CBS Dabbles in America's Unusual Occult History in Strange Angel
Book-based bioseries delves into the life of a rocket scientist with a dark side.
Strange Angel. Available now on CBS All Access.
In an epoch when we've already had television shows about heroic motorcycle gangs and cuddly-puppy serial-killers-next-door, I suppose we shouldn't be surprised when a devil-worshiping aerospace engineer takes center stage. Yet the effects of the digital age on television diversity continue to amaze me.
It was not so long ago that any American who turned on his television at 8 p.m. on a Friday had a choice of Family Matters, Uncle Buck, America's Most Wanted, Quantum Leap, or putting a gun in his mouth. And now the digital arm of what used to be known as The Tiffany Network has a series with a hero, or at least protagonist, who regularly masturbates on magic tablets in an attempt to summon the Whore of Babylon.
To be fair, neither the Whore of Babylon nor any of her precursor acts has appeared in the first three episodes of Strange Angel. But it should be just a matter of time. The series is based on a biography of Jack Parsons, a real-life pioneer of American rocketry and one of the founders of NASA'S Jet Propulsion Lab. More interestingly, he was also a follower of Aleister Crowley, the wandering, omnisexual occultist, practitioner of black magic and, at the very least, Luciferian fellow traveler. (Crowley always denied being a Satanist, but rather undercut his claim by referring to himself as "the Beast 666" and mailing out "Antichristmas cards.")

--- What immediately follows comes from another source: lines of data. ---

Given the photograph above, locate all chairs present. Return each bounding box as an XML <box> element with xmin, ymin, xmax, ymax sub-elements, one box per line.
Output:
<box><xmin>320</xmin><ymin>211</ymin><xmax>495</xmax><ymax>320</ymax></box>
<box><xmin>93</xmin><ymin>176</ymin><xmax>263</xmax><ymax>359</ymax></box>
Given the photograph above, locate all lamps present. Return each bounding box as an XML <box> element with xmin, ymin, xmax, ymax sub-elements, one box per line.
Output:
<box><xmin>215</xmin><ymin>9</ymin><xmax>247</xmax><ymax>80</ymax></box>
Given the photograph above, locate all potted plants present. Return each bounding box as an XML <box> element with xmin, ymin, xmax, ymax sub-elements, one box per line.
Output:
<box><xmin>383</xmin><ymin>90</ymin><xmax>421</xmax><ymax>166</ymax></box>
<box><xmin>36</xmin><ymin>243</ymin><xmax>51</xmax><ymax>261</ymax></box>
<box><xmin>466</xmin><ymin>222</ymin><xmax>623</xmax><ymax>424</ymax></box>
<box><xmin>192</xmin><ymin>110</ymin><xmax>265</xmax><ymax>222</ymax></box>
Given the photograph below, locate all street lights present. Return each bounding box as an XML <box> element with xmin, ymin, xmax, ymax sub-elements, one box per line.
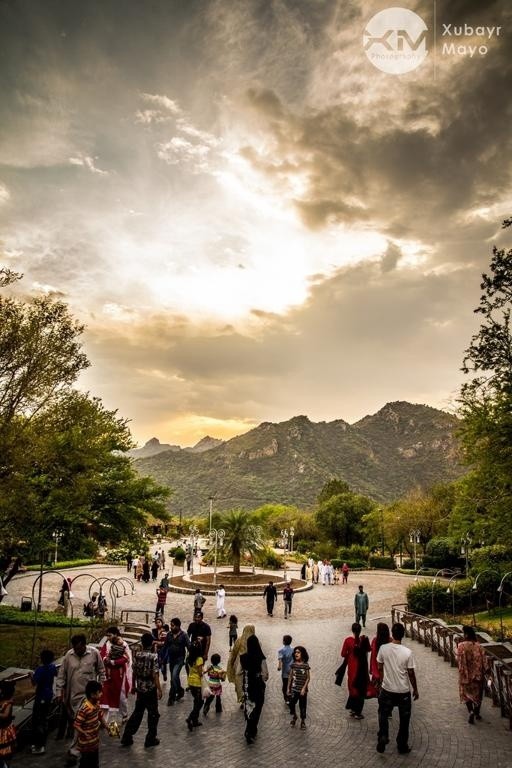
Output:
<box><xmin>460</xmin><ymin>529</ymin><xmax>471</xmax><ymax>579</ymax></box>
<box><xmin>28</xmin><ymin>569</ymin><xmax>73</xmax><ymax>666</ymax></box>
<box><xmin>186</xmin><ymin>519</ymin><xmax>295</xmax><ymax>584</ymax></box>
<box><xmin>446</xmin><ymin>574</ymin><xmax>476</xmax><ymax>626</ymax></box>
<box><xmin>409</xmin><ymin>527</ymin><xmax>421</xmax><ymax>570</ymax></box>
<box><xmin>413</xmin><ymin>566</ymin><xmax>436</xmax><ymax>615</ymax></box>
<box><xmin>431</xmin><ymin>569</ymin><xmax>456</xmax><ymax>620</ymax></box>
<box><xmin>471</xmin><ymin>570</ymin><xmax>504</xmax><ymax>641</ymax></box>
<box><xmin>66</xmin><ymin>574</ymin><xmax>136</xmax><ymax>648</ymax></box>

Parsons was not just a dabbler in Crowley's Thelima religion but a congregant sufficiently faithful and enthusiastic to have written a volume called The Book of AntiChrist. He stuck with Crowley though several wives, jobs, and security clearances before an early and violent demise. (Spoiler alert: Seventy years on, he still hasn't come back.)
The retelling of this story requires a worthy and weird vehicle, and Strange Angel appears up to the task. Photographed with a full palate of darkness and gloom, cautiously edging from its prosaic suburban starting point out to the emotional thin ice of sexual obsession and emotional uncertainty, it proceeds in the deliberative tones of the best horror stories.
The show starts around 1938, on the eve of World War II, with what seems like a typical young-newlyweds-with dreams scenario. Jack Reynor (What Richard Did) plays Parsons, a Stanford dropout who works in a Pasadena chemical factory by day and experiments with rockets by night, hoping some come up with something promising enough to get funding from Cal Tech.
His pretty blonde wife Susan (Bella Heathcoat, The Man in the High Castle) stands behind him, and rocketry partner Richard Onstead (Peter Mark Kendall, Chicago Med) loves his genius for devising fuels, if not the occasion explosions that go with it.
But with a closer look, spidery cracks appear in this picture. Sex between Jack and Susan is rushed and laborious. Their mortgage payments are two months behind because so much of their money goes into rocket fuel. (That's in addition to all the fuel Jack steals.) And Jack himself is worried his frequent lapses into daydreams drawn from the pulp sci-fi magazines he reads.
As these strains emerge, a new character appears: Ernest Donovan (Rupert Friend, Carrie's jack-of-all-lethal-trades CIA pal on Homeland), who moves into the empty house next door to Jack and Susan. Full of unasked favors and unsettling habits like walking into their home (he airily brushes away objections with the slogan, "Do what thou wilt shall be the whole of the law"), Ernest sparks an unwelcome sexual tension with Susan, and a grudging fascination in Jack, who secretly follows him to a mysterious meeting one night.
Peeking through a back window, Jack sees what looks like a barely-unconsummated virgin sacrifice, and not the kind that's performed in back seats at the drive-in movies. Meanwhile, Jack's dreams begin drifting back into forgotten parts of his past, including a boyhood attempt to speak to the dead through a pentagram chalked on his bedroom floor.
Crowley—who seemed endlessly at the center of depraved scandals throughout the 1920s involving everything from the death of follower said to have drunk the blood of a sacrificed cat to poetry extolling pederasty—exercised a mysterious and magnetic allure on the public of the era, one that repulsed many in authority. Mussolini kicked him out of Italy; the British press dubbed him the wickedest man in the world. The Beatles put him on the cover of Sgt. Pepper's Lonely Hearts Club Band. Even today, internet loons brood about whether he might secretly have been the father of Barbara Bush. (Which would make George W. Bush, you know…)
That malign enthrallment oozes through Strange Angel. It's much more than the simple thrill of the forbidden, though that's certainly part of it. The sexual restiveness, the quest for an exotic plane of spiritualism, the touch of buttons in dark places—all of them are deeply felt in Strange Angel. Go ahead. Reach out for your inner creep. And wonder if he'll reach back.